Strip away the macro commentary, and what's left is a very specific bet on continued AI spending.

Wells Fargo kept a constructive view on cyclical stocks, semiconductors, and infrastructure names tied to the AI buildout. Kwon pointed to continued heavy capital spending from companies like Alphabet and Meta as a positive signal for what he calls "CapEx takers," the semiconductor makers and infrastructure providers who benefit when hyperscalers keep building.

Kwon also pushed back on a worry that's been floating around the AI trade, the idea that falling token prices for AI models might eventually hurt the companies selling the infrastructure underneath them. His counter is that cheaper AI models could actually increase total demand for computing power rather than shrink it, since more applications become economically viable to build.

"I think we're still in the very early phase of the AI adoption," he told CNBC.

During the recent market turbulence, semiconductor and AI infrastructure stocks actually held up better than the rest of the market, while other sectors took the hit. Wells Fargo reads this not as a warning sign, but as evidence that the underlying trend is still intact.

Wells Fargo Investment Institute, the bank's wealth management arm, moved in the same direction. It adjusted its own year-end S&P 500 target range to 7,800 to 7,950, up from a prior range of 7,400 to 7,950, and set a 2027 target range of 8,600 to 8,800, according to GuruFocus.

Two parts of the same bank landing on a similar conclusion independently is the kind of thing that tends to carry more weight than a single strategist's call.

Wells Fargo isn't pretending the rally is risk-free

Wells Fargo isn't pretending the market is cheap. The bank has openly acknowledged froth in parts of it, and certain names have clearly run further than their fundamentals alone would justify. But froth in pockets and an overheated market overall are two different things, and Wells Fargo's argument is that the second one isn't true yet.

Practically, that means the takeaway isn't "buy everything" or "sell everything." It's closer to: stay selective, because some of what's rallied hardest may have gotten ahead of itself, while the broader earnings engine driving the market still has fuel left in the tank.

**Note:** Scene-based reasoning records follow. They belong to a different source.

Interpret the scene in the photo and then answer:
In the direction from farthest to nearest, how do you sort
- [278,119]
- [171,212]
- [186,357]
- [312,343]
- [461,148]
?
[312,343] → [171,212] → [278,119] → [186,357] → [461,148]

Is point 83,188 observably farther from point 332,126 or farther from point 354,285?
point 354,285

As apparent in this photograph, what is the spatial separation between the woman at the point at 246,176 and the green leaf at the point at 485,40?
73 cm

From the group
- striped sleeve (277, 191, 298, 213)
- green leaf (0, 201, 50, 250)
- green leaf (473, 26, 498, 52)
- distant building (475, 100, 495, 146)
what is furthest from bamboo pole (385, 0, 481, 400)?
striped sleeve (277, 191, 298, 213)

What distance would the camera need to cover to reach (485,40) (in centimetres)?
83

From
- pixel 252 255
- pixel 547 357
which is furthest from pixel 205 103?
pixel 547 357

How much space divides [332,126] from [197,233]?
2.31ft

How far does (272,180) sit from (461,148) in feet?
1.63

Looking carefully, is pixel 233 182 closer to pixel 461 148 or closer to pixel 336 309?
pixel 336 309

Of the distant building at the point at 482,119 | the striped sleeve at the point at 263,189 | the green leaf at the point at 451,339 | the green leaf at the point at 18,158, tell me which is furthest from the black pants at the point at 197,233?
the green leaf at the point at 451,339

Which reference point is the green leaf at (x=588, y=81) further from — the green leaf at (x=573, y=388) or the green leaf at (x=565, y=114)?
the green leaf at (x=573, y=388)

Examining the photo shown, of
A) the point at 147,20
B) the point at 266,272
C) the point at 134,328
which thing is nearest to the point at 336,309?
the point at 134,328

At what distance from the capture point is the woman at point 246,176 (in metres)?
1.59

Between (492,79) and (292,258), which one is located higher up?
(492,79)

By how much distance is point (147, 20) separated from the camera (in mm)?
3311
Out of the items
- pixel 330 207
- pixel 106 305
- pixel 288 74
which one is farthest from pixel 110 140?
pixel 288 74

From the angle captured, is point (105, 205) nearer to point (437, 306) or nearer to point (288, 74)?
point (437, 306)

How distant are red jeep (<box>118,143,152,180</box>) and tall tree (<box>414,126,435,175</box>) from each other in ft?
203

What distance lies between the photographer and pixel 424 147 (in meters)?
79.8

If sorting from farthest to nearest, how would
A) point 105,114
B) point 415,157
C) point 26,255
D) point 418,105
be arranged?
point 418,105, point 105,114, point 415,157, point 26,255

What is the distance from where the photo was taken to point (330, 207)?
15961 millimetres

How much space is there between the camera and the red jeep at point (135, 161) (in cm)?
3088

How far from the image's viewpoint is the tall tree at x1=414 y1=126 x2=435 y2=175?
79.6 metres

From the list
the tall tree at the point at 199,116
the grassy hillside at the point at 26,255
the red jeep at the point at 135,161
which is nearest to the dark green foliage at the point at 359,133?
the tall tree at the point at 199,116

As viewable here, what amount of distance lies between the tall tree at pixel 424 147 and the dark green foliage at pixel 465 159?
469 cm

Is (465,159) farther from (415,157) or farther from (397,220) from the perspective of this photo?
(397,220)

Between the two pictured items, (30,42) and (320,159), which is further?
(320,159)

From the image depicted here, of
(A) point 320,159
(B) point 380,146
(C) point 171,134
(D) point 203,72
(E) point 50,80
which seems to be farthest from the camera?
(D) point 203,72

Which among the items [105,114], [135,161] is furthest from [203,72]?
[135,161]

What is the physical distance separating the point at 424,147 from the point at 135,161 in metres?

What could break Wells Fargo's S&P 500 bull case

The whole call rests on AI capital spending staying strong. If that spending slows down meaningfully in the next few quarters, the earnings growth Wells Fargo is counting on doesn't show up, and a 23.4x multiple on disappointing profits looks a lot less comfortable than 23.4x on growing ones.

Corporate earnings beats matter here, too. Wells Fargo's case depends on companies actually delivering the profit growth baked into those new EPS numbers, not just promising it on earnings calls.

And market breadth is worth watching closely. If the gains stay concentrated in a small group of AI-linked names, the rally stays fragile, no matter how good the headline target looks. If more sectors start participating, that's the stronger signal that Wells Fargo's broader thesis is playing out the way the bank expects.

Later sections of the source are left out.